EXTRACT =>
5.7.2. System Overview

From a run-time point of view, the LEMAN system can be viewed as a collection of distributed processes communicating through an interprocess communication protocol. For reasons of bandwidth limitation over the ethernet local area network, most of the numerical simulation and graphical rendering routines are contained in a single process which runs on a high-performance Silicon Graphics workstation. The other processes, which can be running on other machines, are used to implement much of the user interface portion of the software. This includes the 5D Toolkit widget panels, which provide the two-dimensional user interface component of the system. These panels are constructed interactively using FirstStep, the user interface building tool which comes as a standard application in the 5D Toolkit. Remote processes are also used to collect events from and send events to external input and output devices such as the MIDI keyboard, video recorder (using SMPTE time code) and audio synthesizer.

Figure 5.5: Cooperating Processes

5.7.3. IPC Event Message Protocol

All of these processes communicate event information via simple byte streams according to an ascii (i.e. human readable) event protocol. Although this is rather inefficient, it allows easy monitoring of events as they pass between processes. It also allows certain events to be filtered out or altered according to a set of rules specified as a list of regular expression substitutions. These event filters, which are stored as files and loaded into the processes at run time, allow various input devices and widget panels to be bound to certain commands in the main application process without changing the source code. For example, a button with a certain name can be bound to the "quit" event or a particular key on the MIDI keyboard can be bound to a certain control parameter. Events can also be stored as command lines in a startup command file which is loaded in and executed at run time. Both event filter specification and event commands can be stored in the same file, called a command file (.cmd extension) which can actually be executed like a Unix shell script.

5.7.4. File Format

The event protocol can therefore be thought of as a type of (human readable) language that the LEMAN system uses to communicate events or control information between concurrent processes. There also exists a second type of language, again human readable, for communicating data between successive processes run at different times, in other words, a save file format. All LEMAN classes which represent some portion of the data model (the M part of the MVC structure) know how to store themselves to an ascii file along with pointers to their referenced instances, so a simple "save" routine called on the top-level object in the data model will recursively store the entire data model. The language is therefore a "flat" listing of each instance, with pointers providing the graph of instance relations. This is more general than a recursive type of language, which can normally only encode simple hierarchy, and allows for any type of general graph of relations to be represented. Within each object instance, attributes are encoded as keyword-value pairs, with the values having any number of parameters. Order of keywords is unimportant and unrecognized keywords are ignored. In this way a certain amount of forward and backward compatibility can usually be afforded between different versions of the file format.

EXERCISE REQUIREMENTS =>
1. Answer these questions using the LEMAN extract above, labeling each answer with the matching letter.
(a) On what kind of machine does the process holding most of the numerical simulation and graphical rendering routines run?
(b) What file extension does a command file use?
(c) In the save file format, how are attributes encoded within each object instance?
2. Write the next part of the LEMAN extract, starting after its final sentence about compatibility between versions of the file format.

DATA RECORDS =>
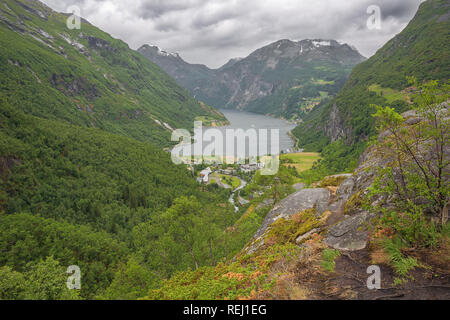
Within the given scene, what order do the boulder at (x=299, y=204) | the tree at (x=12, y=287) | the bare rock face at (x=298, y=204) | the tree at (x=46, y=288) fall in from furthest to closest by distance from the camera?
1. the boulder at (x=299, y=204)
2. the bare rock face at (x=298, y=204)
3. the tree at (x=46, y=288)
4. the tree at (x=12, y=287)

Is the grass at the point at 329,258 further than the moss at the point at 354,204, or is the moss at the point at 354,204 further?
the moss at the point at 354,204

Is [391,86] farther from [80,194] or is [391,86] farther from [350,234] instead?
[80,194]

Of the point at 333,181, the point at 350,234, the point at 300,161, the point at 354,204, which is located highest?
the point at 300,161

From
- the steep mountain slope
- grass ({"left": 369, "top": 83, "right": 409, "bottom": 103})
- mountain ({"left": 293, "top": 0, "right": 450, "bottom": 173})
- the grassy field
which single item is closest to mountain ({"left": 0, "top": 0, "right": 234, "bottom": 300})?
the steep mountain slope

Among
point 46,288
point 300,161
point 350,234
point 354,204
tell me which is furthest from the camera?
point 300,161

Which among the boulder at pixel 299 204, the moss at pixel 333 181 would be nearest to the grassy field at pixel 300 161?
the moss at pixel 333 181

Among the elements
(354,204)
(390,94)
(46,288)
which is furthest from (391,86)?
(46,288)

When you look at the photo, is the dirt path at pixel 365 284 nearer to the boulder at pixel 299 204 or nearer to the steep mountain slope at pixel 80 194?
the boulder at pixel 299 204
--
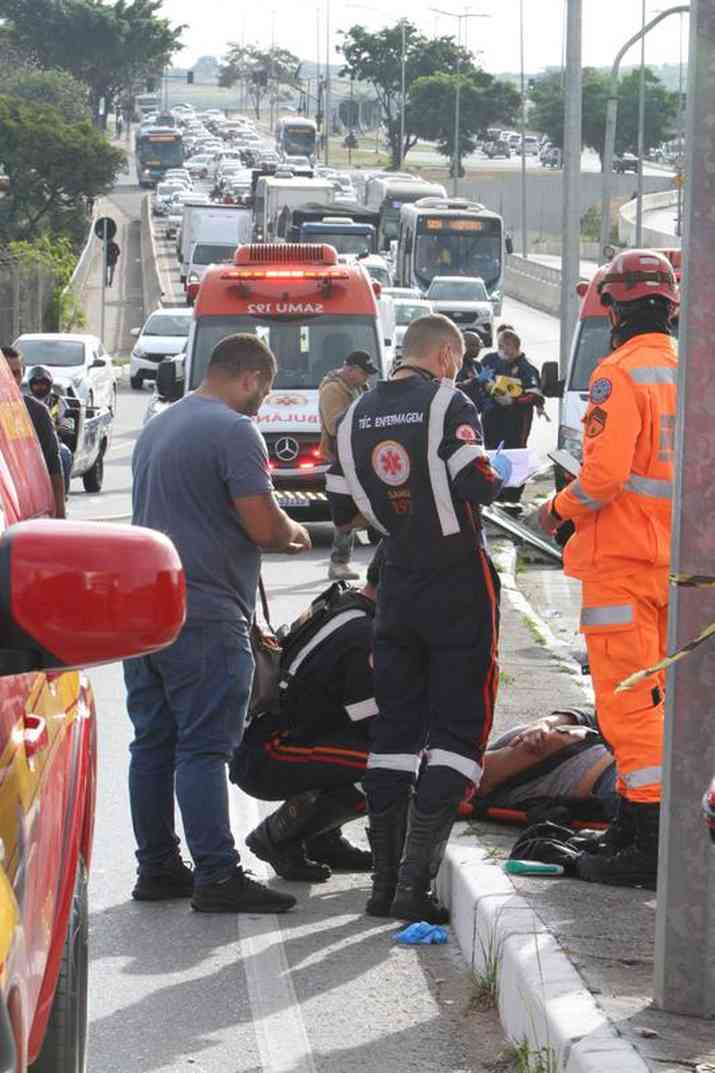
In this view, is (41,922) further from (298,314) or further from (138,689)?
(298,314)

ANSWERS GIVEN =>
1.
(a) A high-performance Silicon Graphics workstation.
(b) The .cmd extension.
(c) As keyword-value pairs, with the values having any number of parameters.

2.
5.7.5. Memory Management

Lack of proper memory management is a fundamental problem of the C language and virtually impossible to solve without redesigning the language itself. Schemes such as reference counts only work for limited types of data model (in particular, directed acyclic graphs or DAGs) and rapidly become more trouble than they are worth for more complicated data models. My approach to the problem, since I am normally working on machines with quite a bit of memory, has normally been to simply not destroy any object that has the possibility of being multiply referenced. I also maintain, for each class, a table of pointers to each allocated instance, so as an extreme measure, I can destroy every instance of a given class. This can normally only be done safely at limited times such as when loading in a completely new data model.

5.7.6. Modeling Classes

The modeling classes represent the actual data model upon which the application program acts, similar to the document concept on the Macintosh. This, in practice, means that the modeling classes are distinguished by alone having load and save routines defined on them. In certain situations, modeling instances may be used to implement portions of the user interface, for example highlight materials or 3D icons, and these normally are not saved. Ideally, in keeping with the fine-grained MVC philosophy, the modeling classes should be completely passive repositories of data, having neither the ability to draw themselves nor the ability to respond to events. This would require separate viewers and controllers for each modeling class. For practical reasons, I have only made this separation of function in a few of the highest-level and most complicated modeling classes.

Figure 5.6: Object-Relation Diagrams

The diagram of the modeling hierarchy classes is shown in figure 5.7, using a style of object-relation diagram, described in figure 5.6. The heart of the modeling hierarchy is the node class. This object maintains local and global transformation matrices, front and back surface materials, and a texture, as well as viewing attribute information and joint angle information if it is not a fixed node. The node maintains a list of children, for implementing node hierarchy, and a pointer to a subnode, for maintaining subhierarchies. This is how links are represented, for example. The node can also contain a pointer to a model object. Like the material and texture objects, the models can be multiply referenced, but nodes normally cannot. The material objects maintain information about the node's surface material such as diffuse and specular reflectance. The texture object maintains a pointer to a texture bitmap file. The model object can be one of a variety of shapes, or a general rectangular or triangular mesh. The model class also maintains global deformation parameters.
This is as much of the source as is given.